5.  Analysis by flow cytometry

1. Perform initial gating to eliminate doublets on a forward scatter (FSC) vs. side scatter (SSC) plot and debris (material smaller than FSC = 5000) (see Figure 1). Use an SSC vs. viability stain (V450 in this case) plot to eliminate dead cells (those that are positive for viability stain).
2. Use an SSC vs. CD45 plot to differentiate the major leukocyte classes (granulocytes, monocytes, lymphocytes) as extensively described.
   NOTE: This classification is only suggestive and lineage-specific markers are needed to confirm cell type.
3. For all CD45+ cells, or for each leukocyte subset of interest, measure ADCP activity by gating with a marker on the bead-positive cells in a histogram of the fluorescein isothiocyanate (FITC) channel, where the fluorescent beads are detected.

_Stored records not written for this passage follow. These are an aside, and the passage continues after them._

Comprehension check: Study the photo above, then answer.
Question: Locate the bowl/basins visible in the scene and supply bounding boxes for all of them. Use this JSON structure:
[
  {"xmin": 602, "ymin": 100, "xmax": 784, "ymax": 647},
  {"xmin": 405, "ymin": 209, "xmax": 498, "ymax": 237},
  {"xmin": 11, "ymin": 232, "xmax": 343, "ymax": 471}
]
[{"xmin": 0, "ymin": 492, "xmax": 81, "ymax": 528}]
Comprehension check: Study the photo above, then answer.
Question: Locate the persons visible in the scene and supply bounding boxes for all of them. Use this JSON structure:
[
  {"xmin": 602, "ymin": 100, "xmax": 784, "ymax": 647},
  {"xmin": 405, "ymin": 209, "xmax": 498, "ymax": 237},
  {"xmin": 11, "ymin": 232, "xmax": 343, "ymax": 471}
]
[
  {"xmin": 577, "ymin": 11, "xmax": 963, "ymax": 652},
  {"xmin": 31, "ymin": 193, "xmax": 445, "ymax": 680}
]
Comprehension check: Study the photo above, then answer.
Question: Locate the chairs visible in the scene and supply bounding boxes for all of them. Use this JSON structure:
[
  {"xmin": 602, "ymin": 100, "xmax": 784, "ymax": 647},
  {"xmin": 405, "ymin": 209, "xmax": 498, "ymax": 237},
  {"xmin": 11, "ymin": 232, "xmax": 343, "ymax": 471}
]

   NOTE: The negative control wells in which beads were not added will indicate where the bead-positive cells are apparent in the histogram and therefore where to place the gating marker.
4. Calculate ADCP scores as (median fluorescence intensity [MFI] of bead-positive cells) x (% of total CD45 + cells in the positive population). Use graphics software to plot scores at each Ab/serum concentration and to perform an area-under-the-curve (AUC) analysis.
   NOTE: ADCP is considered positive if the AUC is greater than 3x standard deviation of the ADCP score AUC of a non-specific negative control mAb (in this case, 3865).